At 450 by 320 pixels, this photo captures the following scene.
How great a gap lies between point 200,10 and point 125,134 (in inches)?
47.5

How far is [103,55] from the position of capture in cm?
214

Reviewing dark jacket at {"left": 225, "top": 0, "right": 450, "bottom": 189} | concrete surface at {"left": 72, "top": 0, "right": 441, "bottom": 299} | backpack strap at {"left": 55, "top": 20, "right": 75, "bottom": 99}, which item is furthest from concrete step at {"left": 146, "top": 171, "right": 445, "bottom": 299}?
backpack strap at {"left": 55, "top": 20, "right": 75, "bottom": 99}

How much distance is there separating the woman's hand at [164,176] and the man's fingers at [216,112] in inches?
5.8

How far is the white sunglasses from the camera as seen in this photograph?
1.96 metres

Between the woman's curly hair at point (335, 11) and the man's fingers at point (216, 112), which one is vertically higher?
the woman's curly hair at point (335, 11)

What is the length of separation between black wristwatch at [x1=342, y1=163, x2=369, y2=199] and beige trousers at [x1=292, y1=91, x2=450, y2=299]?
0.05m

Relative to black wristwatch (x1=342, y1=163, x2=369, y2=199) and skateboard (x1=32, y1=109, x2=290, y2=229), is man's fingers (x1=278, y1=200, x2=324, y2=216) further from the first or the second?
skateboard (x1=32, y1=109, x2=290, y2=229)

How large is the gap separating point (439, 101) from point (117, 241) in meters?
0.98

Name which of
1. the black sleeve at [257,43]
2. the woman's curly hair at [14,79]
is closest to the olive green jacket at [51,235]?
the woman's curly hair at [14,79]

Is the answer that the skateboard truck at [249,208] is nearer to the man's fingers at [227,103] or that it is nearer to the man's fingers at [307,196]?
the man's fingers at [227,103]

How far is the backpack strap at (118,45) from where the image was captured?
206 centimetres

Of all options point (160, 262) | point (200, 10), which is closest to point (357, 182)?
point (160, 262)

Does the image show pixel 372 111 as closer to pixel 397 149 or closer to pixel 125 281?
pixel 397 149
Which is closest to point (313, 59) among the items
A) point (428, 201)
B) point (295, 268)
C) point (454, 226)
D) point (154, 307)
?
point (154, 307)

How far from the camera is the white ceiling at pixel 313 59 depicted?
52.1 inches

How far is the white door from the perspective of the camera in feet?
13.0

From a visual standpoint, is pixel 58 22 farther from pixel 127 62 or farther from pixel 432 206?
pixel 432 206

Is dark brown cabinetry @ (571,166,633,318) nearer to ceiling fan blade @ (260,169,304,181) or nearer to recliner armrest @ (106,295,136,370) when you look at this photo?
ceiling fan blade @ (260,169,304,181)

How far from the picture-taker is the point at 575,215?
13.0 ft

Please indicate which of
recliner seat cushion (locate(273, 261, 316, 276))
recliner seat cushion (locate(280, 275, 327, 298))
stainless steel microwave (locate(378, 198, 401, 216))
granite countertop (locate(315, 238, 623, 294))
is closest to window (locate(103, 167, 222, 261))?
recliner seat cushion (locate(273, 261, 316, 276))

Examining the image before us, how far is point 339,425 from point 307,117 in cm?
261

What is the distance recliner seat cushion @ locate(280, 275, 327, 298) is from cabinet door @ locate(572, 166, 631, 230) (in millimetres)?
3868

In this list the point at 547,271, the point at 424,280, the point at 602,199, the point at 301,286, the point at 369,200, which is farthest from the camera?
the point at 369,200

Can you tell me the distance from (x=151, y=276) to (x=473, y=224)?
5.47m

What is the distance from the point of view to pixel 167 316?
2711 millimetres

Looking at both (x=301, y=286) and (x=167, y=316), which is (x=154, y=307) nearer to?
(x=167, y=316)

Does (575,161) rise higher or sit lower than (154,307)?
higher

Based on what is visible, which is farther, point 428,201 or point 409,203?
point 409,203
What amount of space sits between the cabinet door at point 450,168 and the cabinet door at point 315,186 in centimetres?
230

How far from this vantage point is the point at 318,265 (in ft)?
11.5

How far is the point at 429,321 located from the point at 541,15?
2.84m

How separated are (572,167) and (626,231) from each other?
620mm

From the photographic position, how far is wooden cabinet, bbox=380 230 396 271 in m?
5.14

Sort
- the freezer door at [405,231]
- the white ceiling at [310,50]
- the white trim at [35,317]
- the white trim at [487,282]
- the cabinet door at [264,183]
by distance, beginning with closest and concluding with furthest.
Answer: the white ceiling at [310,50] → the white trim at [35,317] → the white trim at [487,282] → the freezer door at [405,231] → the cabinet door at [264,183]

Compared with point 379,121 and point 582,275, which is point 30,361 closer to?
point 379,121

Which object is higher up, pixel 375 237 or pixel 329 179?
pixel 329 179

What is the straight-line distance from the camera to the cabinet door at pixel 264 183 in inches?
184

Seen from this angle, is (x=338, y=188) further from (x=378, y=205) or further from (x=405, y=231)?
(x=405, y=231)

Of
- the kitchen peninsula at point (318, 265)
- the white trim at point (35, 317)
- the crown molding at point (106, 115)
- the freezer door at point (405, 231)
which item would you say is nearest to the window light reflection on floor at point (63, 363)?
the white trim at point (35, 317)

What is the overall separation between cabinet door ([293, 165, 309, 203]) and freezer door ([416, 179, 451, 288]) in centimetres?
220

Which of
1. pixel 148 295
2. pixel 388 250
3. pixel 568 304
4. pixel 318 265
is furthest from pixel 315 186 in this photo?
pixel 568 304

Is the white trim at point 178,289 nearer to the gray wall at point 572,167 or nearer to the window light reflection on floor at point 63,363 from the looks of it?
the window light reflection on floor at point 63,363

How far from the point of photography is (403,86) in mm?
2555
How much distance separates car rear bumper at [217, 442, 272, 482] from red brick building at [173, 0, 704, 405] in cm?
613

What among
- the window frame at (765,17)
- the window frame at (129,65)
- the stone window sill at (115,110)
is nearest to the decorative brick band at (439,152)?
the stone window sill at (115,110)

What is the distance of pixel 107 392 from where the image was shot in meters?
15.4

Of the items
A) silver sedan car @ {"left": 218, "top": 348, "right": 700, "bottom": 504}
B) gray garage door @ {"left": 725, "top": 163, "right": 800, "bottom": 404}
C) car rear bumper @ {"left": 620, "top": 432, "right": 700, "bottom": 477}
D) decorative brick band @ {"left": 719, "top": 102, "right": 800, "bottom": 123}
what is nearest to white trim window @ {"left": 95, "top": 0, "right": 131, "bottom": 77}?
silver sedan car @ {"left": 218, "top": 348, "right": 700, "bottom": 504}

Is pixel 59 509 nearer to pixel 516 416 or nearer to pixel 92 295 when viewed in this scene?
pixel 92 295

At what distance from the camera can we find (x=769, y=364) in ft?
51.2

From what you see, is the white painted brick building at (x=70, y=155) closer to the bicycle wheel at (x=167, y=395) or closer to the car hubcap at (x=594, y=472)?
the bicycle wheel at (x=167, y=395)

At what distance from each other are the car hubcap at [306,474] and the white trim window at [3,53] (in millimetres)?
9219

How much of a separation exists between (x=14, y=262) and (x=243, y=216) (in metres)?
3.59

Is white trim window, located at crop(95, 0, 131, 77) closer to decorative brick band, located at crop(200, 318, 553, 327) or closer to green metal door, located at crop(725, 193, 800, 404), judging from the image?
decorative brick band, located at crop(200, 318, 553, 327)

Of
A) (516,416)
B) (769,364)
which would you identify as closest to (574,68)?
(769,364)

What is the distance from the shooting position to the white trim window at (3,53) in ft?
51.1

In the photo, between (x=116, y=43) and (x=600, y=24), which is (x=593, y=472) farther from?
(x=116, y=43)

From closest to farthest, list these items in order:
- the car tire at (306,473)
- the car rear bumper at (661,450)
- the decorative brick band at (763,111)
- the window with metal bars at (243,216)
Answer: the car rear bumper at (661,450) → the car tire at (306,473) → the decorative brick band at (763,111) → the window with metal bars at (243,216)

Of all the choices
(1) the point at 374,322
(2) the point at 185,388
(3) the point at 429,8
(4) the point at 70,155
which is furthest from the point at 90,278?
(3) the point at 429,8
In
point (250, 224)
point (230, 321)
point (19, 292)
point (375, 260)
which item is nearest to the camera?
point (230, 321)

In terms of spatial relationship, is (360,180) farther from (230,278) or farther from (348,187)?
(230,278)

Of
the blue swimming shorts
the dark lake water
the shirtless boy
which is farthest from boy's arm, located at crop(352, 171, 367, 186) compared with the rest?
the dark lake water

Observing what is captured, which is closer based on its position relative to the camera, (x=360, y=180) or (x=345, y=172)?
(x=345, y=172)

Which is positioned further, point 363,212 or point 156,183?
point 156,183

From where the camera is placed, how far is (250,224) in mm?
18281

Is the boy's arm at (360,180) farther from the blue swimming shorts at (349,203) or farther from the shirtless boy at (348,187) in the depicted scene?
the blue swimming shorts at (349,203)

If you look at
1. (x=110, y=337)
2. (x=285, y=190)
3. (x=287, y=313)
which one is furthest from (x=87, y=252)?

◇ ◇ ◇ ◇ ◇

◆ PROBLEM DESCRIPTION ◆
For this exercise, please retype exactly the lines in the listing from the line with "At what distance from each" through its last line, both ends included.

◆ RESPONSE ◆
At what distance from each other are the car hubcap at [306,474] and the white trim window at [3,53] (in millimetres)?
9219

How much of a separation exists between (x=14, y=262) and (x=243, y=216) (in metres)?
3.59

Is white trim window, located at crop(95, 0, 131, 77) closer to decorative brick band, located at crop(200, 318, 553, 327) or closer to green metal door, located at crop(725, 193, 800, 404), judging from the image?
decorative brick band, located at crop(200, 318, 553, 327)

Of
A) (516,416)
B) (769,364)
which would you identify as closest to (574,68)?
(769,364)

What is the distance from the shooting position to the white trim window at (3,53) in ft?
51.1

In the photo, between (x=116, y=43) and (x=600, y=24), which is (x=593, y=472) farther from?
(x=116, y=43)

From closest to farthest, list these items in order:
- the car tire at (306,473)
- the car rear bumper at (661,450)
- the decorative brick band at (763,111)
- the window with metal bars at (243,216)
Answer: the car rear bumper at (661,450) → the car tire at (306,473) → the decorative brick band at (763,111) → the window with metal bars at (243,216)

Of all the choices
(1) the point at 374,322
(2) the point at 185,388
(3) the point at 429,8
(4) the point at 70,155
which is furthest from the point at 90,278?
(3) the point at 429,8
In
point (250, 224)
point (230, 321)
point (19, 292)
point (375, 260)
which item is nearest to the camera?
point (230, 321)

In terms of spatial relationship, is (360,180) farther from (230,278) or farther from (348,187)?
(230,278)

Of
the blue swimming shorts
the dark lake water
the shirtless boy
which is farthest from boy's arm, located at crop(352, 171, 367, 186) compared with the rest?
the dark lake water

Observing what is captured, which is closer based on its position relative to the camera, (x=360, y=180) or (x=345, y=172)?
(x=345, y=172)

Which is positioned further, point 363,212 or point 156,183?
point 156,183

From where the camera is placed, how far is (250,224) in mm?
18281

Is the boy's arm at (360,180) farther from the blue swimming shorts at (349,203) or farther from the shirtless boy at (348,187) in the depicted scene?
the blue swimming shorts at (349,203)

If you look at
1. (x=110, y=337)
2. (x=285, y=190)
3. (x=287, y=313)
which one is furthest from (x=87, y=252)?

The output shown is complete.